VietNamNet Bridge – Nearly 78,000 hectares of cashew have been cut down by farmers in the past five years to make room for cultivating other crops like rubber and pepper, which is ascribed to price instability, low yield and poor supporting policies from local relevant authorities, heard a web conference on Tuesday.
Speaking at the web conference of the Government last week, Minister of Agriculture and Rural Development Cao Duc Phat informed that over 10,000 hectares of cashew were cut down annually.
Phat attributed the lamentable situation to ineffective production, low yield and poor economic benefits of cashew compared to rubber and cassava farming, prompting local farmers to turn their back on cashew planting in many areas around the country. At the meeting, Phat called for farmers in the southwestern region and the Central Highlands to focus on replanting coffee and making intensive cashew farming.

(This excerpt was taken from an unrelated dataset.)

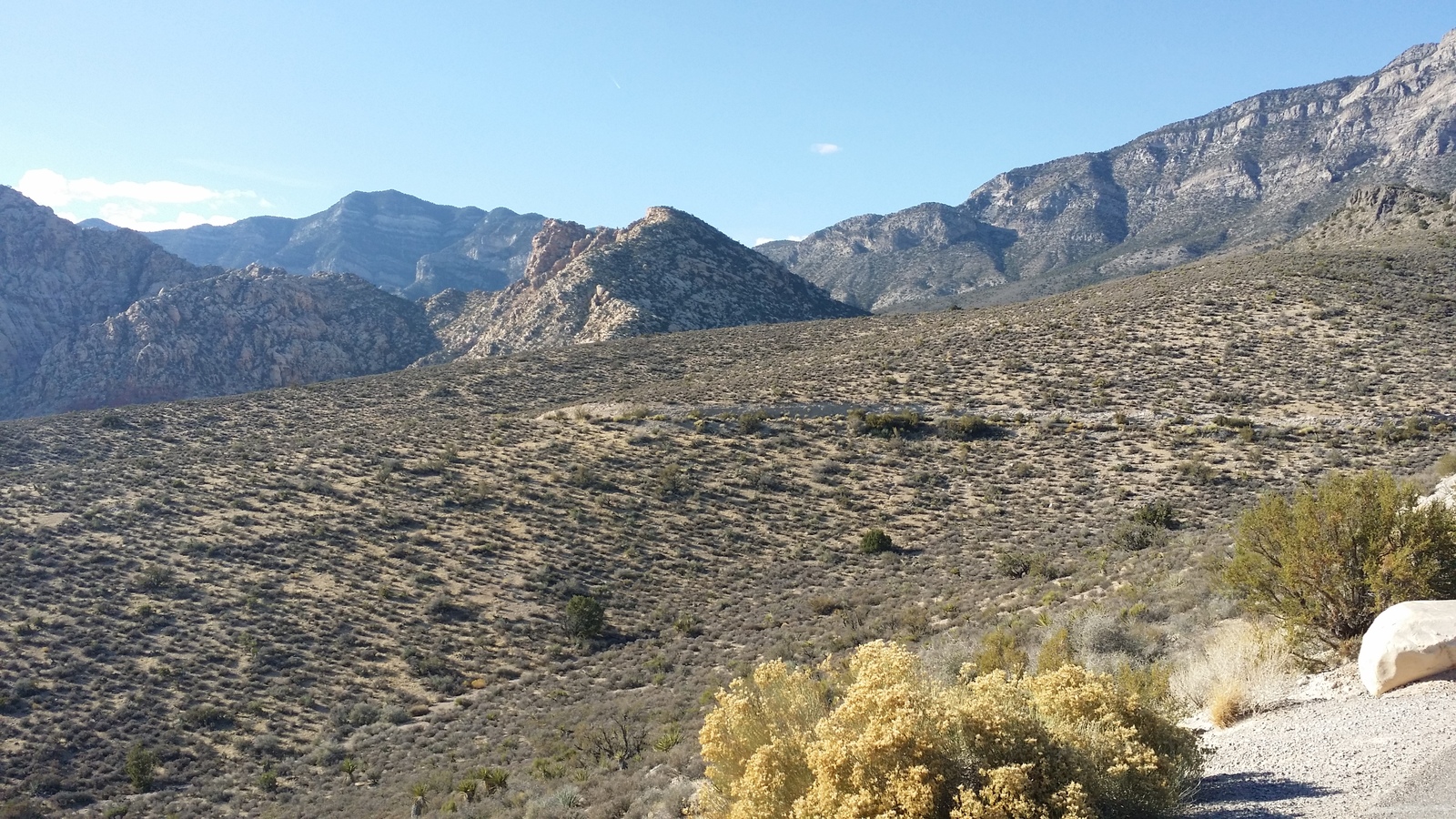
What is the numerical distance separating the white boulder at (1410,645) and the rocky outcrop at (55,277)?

Regarding cashew exports, a leader of the local agriculture industry told the meeting that Vietnam now was supplying 50% of global demand. The country has earned US$1.6 billion from cashew exports in 2013 while importing 650,000 tons of raw material from Africa in the context that only 300,000 tons was produced at home, meaning cashew exports have mainly relied on imports for local re-processing.
According to the Cultivation Department under the agriculture ministry, old trees aged 20 years or more account for over 24% of 330,000 hectares of cashew in the country.
Meanwhile, the Agricultural Planning Center under the Sub-National Institute of Agricultural Planning and Projection reported that up to 97-98% of households having old cashew trees have switched to planting other crops such as rubber and pepper to enjoy higher economic value.
The national average cashew yield was around one ton per hectare in 2005, which has fallen to 0.85 ton currently, the Institute of Agricultural Science for Southern Vietnam remarked. The profits brought in therefore stays at VND21 million per hectare annually while rubber farming generates a profit of up to VND62 million per hectare annually, which spells bad news for the cashew industry in the next few years.
“The agriculture ministry will next year make an effort to center on agricultural promotion and technical assistance targeting localities and ask them to instruct farmers to recover cashew farming and apply technical solutions to increase the crop’s yield,” Phat said.